Jokowi bahkan mulai kehilangan dukungan dan kepercayaan di basis-basis pendukungnya. Beberapa seleb medsos yang selama ini dikenal sebagai pendukung dan buzzer pemerintah sudah menyuarakan ketidakpuasan dan perlawanannya.
Publik cenderung skeptis dan apatis terhadap para petinggi negara. Apapun kebijakan pemerintah hanya dianggap lucu-lucuan. Meme bertebaran membuat kita tersenyum kecut dan getir. Yang paling mutakhir adalah kebijakan Mendagri memberi hadiah lomba video new normal ke beberapa pemerintah daerah.
Kredibilitas Jokowi dipertaruhkan. Komunitas Internasional mempertanyakan keseriusan pemerintah. Jokowi menghadapi krisis kepercayaan dari dalam dan luar negeri.
Semua terjadi seperti kata Jokowi, karena para pembantunya “bekerja biasa-biasa saja.” Bersikap seakan “tidak ada apa-apa.”
Jokowi tampaknya mulai menyadari kabinet pesta. Kabinet bagi-bagi kekuasaan diantara para pendukungnya, tidak kompatibel dengan kabinet krisis.
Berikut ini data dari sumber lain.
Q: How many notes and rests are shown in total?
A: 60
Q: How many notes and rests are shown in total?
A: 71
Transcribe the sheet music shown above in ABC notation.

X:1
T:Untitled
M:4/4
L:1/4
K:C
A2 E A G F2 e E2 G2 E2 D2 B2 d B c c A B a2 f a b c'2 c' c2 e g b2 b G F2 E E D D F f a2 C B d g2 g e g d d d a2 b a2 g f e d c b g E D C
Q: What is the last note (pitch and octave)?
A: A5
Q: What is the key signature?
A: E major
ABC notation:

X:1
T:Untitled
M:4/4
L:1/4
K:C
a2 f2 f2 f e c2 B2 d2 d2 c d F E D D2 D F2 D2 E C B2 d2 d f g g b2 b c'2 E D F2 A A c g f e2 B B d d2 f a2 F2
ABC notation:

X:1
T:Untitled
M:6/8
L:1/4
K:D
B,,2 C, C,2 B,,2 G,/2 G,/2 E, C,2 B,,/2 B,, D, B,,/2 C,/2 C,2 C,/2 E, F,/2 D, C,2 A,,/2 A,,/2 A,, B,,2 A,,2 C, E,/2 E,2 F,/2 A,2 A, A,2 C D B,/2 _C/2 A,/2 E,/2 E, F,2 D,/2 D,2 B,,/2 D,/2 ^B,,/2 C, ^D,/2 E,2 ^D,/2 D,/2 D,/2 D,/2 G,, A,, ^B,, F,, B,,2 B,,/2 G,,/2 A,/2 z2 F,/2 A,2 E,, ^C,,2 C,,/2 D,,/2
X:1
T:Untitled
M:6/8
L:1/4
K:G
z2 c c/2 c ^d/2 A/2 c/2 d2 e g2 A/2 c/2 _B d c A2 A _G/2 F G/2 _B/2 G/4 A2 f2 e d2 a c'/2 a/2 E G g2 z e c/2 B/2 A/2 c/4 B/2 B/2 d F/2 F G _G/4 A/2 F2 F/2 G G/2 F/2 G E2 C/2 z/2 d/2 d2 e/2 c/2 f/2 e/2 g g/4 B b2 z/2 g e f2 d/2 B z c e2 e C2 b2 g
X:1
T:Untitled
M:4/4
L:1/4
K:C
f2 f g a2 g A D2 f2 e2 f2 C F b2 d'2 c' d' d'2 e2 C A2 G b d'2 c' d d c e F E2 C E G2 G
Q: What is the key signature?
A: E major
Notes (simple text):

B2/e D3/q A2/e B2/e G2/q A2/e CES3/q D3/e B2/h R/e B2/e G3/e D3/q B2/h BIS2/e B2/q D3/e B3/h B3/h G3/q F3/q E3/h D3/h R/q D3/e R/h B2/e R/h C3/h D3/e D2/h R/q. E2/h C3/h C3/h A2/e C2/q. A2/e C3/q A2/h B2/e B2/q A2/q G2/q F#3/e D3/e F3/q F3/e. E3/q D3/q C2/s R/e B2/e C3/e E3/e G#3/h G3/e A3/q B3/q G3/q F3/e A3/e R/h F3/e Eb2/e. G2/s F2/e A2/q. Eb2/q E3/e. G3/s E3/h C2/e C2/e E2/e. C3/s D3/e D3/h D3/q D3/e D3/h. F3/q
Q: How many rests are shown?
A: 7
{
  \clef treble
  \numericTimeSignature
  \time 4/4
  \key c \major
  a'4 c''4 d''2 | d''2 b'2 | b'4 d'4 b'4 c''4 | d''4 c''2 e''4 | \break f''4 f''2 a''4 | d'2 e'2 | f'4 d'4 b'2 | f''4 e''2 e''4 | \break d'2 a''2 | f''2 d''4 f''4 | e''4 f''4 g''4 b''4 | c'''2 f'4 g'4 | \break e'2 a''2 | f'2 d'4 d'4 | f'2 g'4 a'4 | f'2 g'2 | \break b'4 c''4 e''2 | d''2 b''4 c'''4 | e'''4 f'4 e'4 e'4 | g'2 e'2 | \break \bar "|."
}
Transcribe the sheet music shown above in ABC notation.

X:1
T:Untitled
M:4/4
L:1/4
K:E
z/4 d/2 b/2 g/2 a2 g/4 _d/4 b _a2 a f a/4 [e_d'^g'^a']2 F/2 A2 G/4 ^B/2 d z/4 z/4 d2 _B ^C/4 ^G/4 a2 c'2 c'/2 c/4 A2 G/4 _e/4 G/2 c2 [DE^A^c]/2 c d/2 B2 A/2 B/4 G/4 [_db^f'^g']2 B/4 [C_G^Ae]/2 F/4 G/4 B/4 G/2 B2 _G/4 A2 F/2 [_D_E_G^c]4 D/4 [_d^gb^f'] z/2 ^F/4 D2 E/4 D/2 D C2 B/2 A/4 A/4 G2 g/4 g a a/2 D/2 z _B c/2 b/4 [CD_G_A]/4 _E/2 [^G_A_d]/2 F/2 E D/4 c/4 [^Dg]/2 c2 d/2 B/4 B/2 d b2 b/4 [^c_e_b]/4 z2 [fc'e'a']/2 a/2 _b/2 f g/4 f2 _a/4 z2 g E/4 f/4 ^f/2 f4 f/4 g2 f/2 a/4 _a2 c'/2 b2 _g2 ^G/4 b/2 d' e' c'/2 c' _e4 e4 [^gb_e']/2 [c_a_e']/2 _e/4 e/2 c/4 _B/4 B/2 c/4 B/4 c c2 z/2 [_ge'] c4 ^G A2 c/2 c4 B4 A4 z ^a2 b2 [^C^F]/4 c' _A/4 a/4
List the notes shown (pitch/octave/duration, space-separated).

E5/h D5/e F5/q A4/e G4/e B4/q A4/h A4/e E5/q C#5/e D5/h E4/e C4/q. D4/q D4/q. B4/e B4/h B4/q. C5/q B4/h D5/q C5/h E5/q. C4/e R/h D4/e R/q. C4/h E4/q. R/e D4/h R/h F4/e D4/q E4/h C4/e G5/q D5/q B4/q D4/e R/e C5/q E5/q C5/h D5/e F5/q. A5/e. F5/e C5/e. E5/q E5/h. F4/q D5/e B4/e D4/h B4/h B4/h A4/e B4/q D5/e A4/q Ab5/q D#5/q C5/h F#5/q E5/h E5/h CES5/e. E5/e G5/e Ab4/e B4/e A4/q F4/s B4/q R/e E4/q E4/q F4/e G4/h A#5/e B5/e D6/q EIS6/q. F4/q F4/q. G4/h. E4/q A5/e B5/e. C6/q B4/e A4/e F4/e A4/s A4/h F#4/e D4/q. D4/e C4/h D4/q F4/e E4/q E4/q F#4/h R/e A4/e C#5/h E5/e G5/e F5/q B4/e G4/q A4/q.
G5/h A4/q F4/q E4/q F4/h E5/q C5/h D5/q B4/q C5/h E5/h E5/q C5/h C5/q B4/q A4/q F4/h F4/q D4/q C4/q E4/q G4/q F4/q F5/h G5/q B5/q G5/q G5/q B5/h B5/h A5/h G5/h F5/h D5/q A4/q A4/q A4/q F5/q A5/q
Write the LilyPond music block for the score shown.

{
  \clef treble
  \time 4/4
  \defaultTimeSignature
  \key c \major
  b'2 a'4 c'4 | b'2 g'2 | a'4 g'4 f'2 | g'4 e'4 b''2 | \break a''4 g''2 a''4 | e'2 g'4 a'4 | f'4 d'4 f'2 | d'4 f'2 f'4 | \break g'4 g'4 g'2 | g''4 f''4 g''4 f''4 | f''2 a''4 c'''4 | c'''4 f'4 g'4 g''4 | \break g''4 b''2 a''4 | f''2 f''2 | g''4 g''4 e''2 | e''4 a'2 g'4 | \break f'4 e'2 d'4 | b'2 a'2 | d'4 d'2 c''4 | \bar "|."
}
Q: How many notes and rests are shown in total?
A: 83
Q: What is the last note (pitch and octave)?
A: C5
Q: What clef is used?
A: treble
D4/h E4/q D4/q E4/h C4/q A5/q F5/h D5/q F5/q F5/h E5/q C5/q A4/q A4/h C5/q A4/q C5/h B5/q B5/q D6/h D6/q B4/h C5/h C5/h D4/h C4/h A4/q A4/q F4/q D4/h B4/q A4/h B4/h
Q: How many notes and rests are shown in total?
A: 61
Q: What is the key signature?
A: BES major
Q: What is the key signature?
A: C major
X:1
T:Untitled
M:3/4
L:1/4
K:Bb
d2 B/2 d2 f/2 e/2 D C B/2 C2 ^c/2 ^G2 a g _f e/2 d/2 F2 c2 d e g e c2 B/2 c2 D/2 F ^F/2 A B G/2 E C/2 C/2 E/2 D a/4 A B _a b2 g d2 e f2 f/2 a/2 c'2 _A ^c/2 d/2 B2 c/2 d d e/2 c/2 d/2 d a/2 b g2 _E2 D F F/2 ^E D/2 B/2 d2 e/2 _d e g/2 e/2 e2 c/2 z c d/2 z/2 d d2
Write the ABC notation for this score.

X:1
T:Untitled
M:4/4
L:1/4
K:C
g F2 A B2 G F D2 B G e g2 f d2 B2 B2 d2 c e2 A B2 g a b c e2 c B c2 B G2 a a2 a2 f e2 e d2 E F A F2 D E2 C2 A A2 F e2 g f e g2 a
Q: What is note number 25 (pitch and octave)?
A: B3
Kini saatnya dia menilai, memilah siapa yang cocoknya hanya diajak berpesta, dan siapa yang bisa diajak menangani krisis.
Dia sudah menyadari tidak ada “perasaan yang sama” antara dia dengan para pembantunya. Kata itu bahkan sampai dia ulang sebanyak 4 (empat) kali.
Jokowi menyadari bahaya yang mengancam kekuasaannya akibat penanganan krisis biasa-biasa saja. Kata “berbahaya sekali,” juga diulangnya selama 4 (empat) kali sepanjang pidatonya.
Kekhawatiran Jokowi sangat bisa dimaklumi. Jika tak segera bertindak cepat, drastis, dan tegas masa depan politiknya jadi pertaruhannya.
Bagi Jokowi pesta kemenangan periode kedua sudah berakhir dengan cepat. Namun para penggila pesta, tampaknya sudah mencari dan menyiapkan pesta lainnya.
Melalui lembaga survei, mereka sudah mulai mengelus-elus pengganti Jokowi, justru ketika Jokowi harus berjibaku berjuang menghadapi pandemi.
Jika tak waspada dan berhati-hati, pemerintahan Jokowi bisa mati muda (dying young) seperti nasib vocalis The Doors Jim Morrison.
Dia mati muda di tengah puncak karirnya. Ditemukan mati di kamar mandi di sebuah paratemen di Paris dalam usia 27 tahun. Diduga overdosis.
Kekuasaan seperti juga narkoba, sangat memabukkan. Jika lupa diri. Menggunakan secara berlebihan dan tak bertanggung jawab, bakal mati overdosis juga. end.